INFORMATION PROVIDED =>
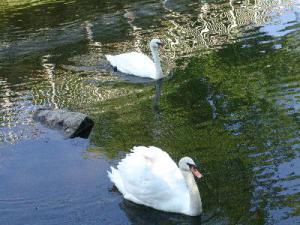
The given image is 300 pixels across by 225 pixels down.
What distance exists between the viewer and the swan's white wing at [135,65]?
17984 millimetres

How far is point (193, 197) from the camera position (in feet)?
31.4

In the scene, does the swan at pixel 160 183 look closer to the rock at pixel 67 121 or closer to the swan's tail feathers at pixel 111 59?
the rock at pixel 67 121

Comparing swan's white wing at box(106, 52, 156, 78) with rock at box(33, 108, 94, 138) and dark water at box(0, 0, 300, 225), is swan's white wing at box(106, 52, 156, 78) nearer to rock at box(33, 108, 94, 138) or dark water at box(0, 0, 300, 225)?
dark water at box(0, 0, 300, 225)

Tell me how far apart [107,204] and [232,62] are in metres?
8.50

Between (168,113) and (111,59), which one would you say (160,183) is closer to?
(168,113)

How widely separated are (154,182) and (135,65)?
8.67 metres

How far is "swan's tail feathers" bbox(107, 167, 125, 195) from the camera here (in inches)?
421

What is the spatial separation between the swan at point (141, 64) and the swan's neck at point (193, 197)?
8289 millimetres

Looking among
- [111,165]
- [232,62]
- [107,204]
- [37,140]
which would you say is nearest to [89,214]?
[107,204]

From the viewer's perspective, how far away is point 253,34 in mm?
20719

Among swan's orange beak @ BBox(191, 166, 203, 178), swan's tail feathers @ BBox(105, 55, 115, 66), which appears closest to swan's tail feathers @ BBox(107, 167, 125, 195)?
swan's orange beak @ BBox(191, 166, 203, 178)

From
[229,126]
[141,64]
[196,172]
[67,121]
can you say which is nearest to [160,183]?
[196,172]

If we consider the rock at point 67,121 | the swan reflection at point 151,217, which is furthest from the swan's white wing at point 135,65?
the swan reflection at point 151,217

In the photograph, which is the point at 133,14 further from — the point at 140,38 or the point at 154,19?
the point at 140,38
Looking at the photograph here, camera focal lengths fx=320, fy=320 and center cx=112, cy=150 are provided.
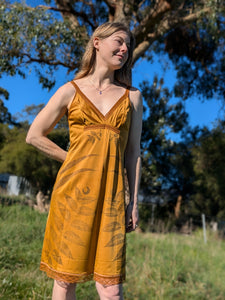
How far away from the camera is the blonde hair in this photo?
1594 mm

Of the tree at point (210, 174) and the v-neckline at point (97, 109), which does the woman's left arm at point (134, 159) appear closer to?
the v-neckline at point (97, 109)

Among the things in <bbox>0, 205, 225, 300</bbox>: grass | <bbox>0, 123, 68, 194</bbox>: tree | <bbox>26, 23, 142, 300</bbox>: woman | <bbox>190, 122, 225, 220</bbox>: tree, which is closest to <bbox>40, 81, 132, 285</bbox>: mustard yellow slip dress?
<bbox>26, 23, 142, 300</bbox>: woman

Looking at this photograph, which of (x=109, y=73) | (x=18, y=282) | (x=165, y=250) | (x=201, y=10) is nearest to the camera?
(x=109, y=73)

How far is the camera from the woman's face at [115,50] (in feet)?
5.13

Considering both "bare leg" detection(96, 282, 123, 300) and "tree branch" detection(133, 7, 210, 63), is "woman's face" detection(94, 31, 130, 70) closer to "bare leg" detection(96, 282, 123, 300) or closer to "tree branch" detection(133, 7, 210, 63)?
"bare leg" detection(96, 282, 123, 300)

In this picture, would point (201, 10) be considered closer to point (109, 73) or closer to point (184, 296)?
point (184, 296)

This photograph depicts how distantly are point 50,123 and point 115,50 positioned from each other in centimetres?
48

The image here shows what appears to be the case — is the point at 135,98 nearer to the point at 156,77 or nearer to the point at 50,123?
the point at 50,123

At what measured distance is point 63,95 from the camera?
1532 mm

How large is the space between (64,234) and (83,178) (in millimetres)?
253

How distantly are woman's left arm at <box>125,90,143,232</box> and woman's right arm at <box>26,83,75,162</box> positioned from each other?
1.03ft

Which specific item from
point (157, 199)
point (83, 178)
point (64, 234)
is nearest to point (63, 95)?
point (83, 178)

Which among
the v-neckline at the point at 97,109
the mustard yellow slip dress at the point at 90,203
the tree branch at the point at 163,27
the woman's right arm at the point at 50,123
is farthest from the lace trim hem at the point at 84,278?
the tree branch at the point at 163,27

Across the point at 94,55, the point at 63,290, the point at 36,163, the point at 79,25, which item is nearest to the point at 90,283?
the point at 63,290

* * *

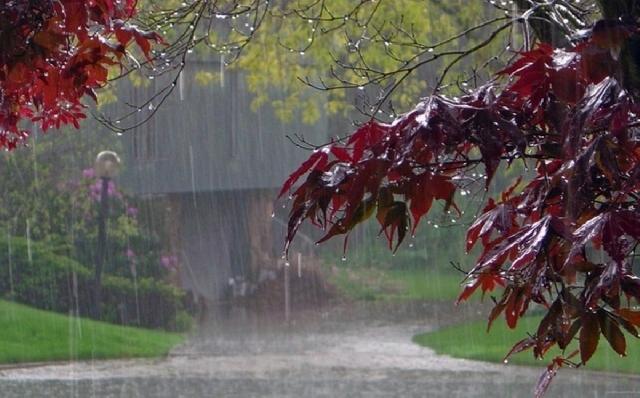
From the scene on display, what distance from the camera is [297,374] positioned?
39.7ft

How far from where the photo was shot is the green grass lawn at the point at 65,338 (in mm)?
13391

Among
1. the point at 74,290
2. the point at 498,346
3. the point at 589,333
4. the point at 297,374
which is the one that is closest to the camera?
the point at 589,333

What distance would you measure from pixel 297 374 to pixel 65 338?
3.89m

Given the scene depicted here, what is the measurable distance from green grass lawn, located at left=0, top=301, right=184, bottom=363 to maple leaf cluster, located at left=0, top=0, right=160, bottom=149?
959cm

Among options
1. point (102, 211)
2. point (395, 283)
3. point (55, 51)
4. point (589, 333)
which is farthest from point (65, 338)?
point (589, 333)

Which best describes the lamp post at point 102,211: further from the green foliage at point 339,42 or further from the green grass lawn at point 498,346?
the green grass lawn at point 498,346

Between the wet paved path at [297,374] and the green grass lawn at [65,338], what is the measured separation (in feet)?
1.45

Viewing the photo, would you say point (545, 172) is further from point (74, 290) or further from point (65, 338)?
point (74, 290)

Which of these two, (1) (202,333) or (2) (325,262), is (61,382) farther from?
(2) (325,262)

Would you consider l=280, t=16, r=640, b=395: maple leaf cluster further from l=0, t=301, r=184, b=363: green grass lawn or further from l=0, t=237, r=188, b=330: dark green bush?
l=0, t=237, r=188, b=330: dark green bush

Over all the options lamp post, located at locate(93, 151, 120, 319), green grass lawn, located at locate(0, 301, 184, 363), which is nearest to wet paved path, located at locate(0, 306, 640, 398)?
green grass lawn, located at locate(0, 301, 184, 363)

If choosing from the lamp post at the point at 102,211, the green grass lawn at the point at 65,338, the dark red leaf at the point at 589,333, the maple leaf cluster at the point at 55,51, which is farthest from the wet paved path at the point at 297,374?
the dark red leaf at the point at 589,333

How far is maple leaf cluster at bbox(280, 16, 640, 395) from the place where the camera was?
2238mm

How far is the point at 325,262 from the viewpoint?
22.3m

---

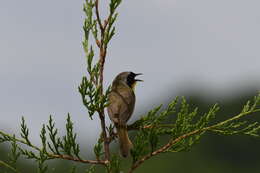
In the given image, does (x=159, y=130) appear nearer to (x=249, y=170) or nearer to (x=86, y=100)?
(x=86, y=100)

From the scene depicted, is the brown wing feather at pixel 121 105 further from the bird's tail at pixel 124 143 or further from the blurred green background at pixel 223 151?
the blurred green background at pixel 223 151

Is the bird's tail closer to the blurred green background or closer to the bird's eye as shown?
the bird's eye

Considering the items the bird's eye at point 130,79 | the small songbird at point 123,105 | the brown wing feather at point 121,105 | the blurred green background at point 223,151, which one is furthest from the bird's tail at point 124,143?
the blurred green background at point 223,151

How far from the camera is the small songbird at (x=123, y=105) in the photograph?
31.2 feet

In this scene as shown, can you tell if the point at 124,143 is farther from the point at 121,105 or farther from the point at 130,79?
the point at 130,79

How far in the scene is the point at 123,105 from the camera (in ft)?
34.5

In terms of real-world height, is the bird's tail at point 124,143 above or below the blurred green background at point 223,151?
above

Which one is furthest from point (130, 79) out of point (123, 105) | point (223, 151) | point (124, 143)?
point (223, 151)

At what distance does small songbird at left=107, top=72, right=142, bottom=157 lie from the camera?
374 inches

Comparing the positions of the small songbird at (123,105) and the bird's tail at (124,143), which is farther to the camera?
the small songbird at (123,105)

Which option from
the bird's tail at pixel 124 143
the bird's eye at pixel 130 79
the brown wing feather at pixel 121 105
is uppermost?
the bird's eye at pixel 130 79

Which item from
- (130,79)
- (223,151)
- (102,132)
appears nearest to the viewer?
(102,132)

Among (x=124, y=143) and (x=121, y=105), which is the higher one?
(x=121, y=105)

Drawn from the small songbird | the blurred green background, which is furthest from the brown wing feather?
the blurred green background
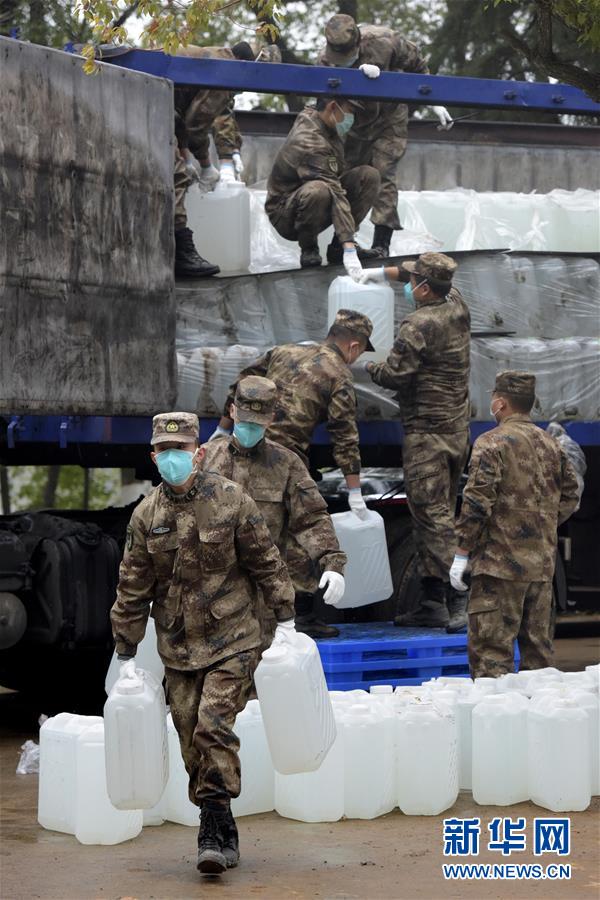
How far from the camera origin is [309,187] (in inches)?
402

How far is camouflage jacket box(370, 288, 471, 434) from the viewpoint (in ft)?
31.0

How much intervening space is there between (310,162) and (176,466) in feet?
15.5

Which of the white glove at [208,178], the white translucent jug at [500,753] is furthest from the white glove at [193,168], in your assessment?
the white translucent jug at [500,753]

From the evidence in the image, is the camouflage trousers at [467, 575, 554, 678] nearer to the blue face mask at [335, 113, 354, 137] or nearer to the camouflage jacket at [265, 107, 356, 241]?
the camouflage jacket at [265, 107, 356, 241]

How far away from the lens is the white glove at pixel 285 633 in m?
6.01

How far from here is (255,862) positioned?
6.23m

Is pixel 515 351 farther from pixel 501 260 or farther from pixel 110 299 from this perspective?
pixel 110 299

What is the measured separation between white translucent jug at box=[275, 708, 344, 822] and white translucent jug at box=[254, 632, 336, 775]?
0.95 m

EXERCISE => Copy the records above word for word, from the line that contains "The given image is" through the line that contains "8289 millimetres", both ends included.

WORKED ANSWER =>
The given image is 300 pixels across by 225 pixels down.
What distance exists between the viewer and the swan's white wing at [135,65]?
17984 millimetres

How far is point (193, 197) from the camera position (in feet)?
31.4

In the scene, does the swan at pixel 160 183 look closer to the rock at pixel 67 121 or closer to the swan's tail feathers at pixel 111 59?
the rock at pixel 67 121

Comparing swan's white wing at box(106, 52, 156, 78) with rock at box(33, 108, 94, 138) and dark water at box(0, 0, 300, 225), is swan's white wing at box(106, 52, 156, 78) nearer to rock at box(33, 108, 94, 138) or dark water at box(0, 0, 300, 225)?
dark water at box(0, 0, 300, 225)

Tell me how far apart [107,204] and [232,62] are in metres?
8.50

Between (168,113) and (111,59), which one would you say (160,183) is closer to?
(168,113)

How widely separated are (154,182) and (135,65)?
8.67 metres

How far is "swan's tail feathers" bbox(107, 167, 125, 195) from the camera here (in inches)?
421

What is the spatial separation between the swan at point (141, 64) and the swan's neck at point (193, 197)?
8289 millimetres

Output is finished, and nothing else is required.